Texto extraído —
Alckmin defende manter taxa de compras internacionais e expõe divisão no governo

Vice-presidente diverge de Lula, que considera imposto sobre compras de até US$ 50 desnecessário

Publicado em 16 de abril de 2026 às 18:49

Vice-presidente diverge de Lula, que considera imposto sobre compras de até US$ 50 desnecessário
Vice-presidente diverge de Lula, que considera imposto sobre compras de até US$ 50 desnecessário Crédito: Reprodução 

Nesta quinta-feira (16), o presidente em exercício Geraldo Alckmin defendeu a manutenção da chamada “taxa das blusinhas”, que cobra imposto sobre compras internacionais de até US$ 50. A posição contraria o presidente Luiz Inácio Lula da Silva, que já classificou a medida como desnecessária.

Durante coletiva no Palácio do Planalto, Alckmin afirmou que continua com o mesmo entendimento desde a criação da taxa, em agosto de 2024. Segundo ele, mesmo com a cobrança, os produtos importados ainda têm carga tributária menor do que os produzidos no Brasil, o que justificaria a medida como forma de equilibrar a concorrência.

Já Lula declarou recentemente que nunca considerou a taxa necessária e reconheceu o impacto negativo da decisão na imagem do governo, principalmente entre consumidores de menor renda, que costumam fazer compras de menor valor no exterior.

A divergência também aparece dentro da equipe ministerial. O ministro das Relações Institucionais, José Guimarães, afirmou que a revogação do imposto pode ser uma boa alternativa e destacou que a medida gerou desgaste político.

O tema segue em discussão no governo federal e ainda não há uma decisão definitiva. Uma possível revisão da taxa é analisada, especialmente diante da repercussão entre a população.

Levantamento recente aponta que a maioria dos brasileiros avalia a cobrança de forma negativa, o que aumentou a pressão interna por mudanças na política.

(Registros de uma coleta de dados)
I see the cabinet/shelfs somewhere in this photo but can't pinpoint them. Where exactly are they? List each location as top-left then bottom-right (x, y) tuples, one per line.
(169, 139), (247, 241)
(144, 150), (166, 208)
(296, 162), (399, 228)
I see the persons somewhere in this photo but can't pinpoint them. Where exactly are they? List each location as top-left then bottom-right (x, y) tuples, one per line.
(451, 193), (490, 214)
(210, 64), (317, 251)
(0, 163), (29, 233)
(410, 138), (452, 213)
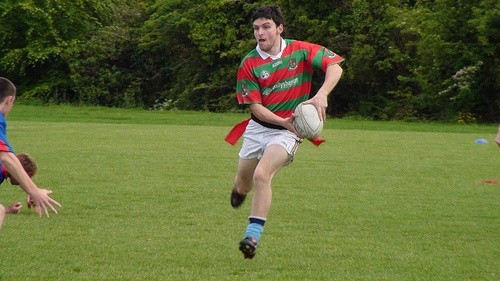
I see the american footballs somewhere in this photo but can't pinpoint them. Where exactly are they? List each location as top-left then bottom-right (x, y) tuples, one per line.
(293, 102), (323, 140)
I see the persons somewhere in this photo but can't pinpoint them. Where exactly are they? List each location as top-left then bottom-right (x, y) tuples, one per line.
(0, 152), (38, 214)
(0, 77), (62, 224)
(224, 6), (345, 259)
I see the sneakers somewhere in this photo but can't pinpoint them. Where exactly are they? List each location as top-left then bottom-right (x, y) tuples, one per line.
(239, 237), (258, 259)
(231, 189), (246, 208)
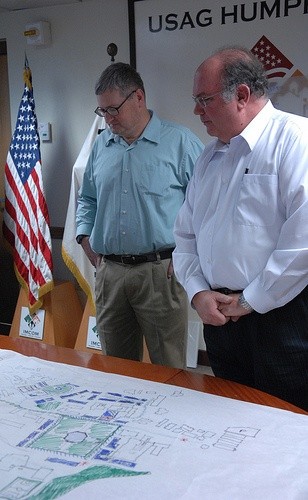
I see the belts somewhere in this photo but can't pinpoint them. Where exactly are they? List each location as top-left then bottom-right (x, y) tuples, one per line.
(99, 248), (173, 265)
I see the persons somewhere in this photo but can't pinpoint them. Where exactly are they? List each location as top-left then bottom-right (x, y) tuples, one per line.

Conjunto de tarefas —
1. Responda com base na notícia sobre a taxa das blusinhas:
(a) Em que mês e ano a taxa foi criada?
(b) Qual ministro afirmou que a revogação do imposto pode ser uma boa alternativa?
(c) Como a maioria dos brasileiros avalia a cobrança, segundo o levantamento citado?
2. Segundo a notícia sobre a taxa das blusinhas, por que Alckmin defende manter a cobrança?

Respostas por tarefa —
1.
(a) Em agosto de 2024.
(b) José Guimarães, ministro das Relações Institucionais.
(c) De forma negativa.

2. Mesmo com a cobrança, os produtos importados ainda têm carga tributária menor do que os produzidos no Brasil. Por isso, Alckmin vê a taxa como uma forma de equilibrar a concorrência.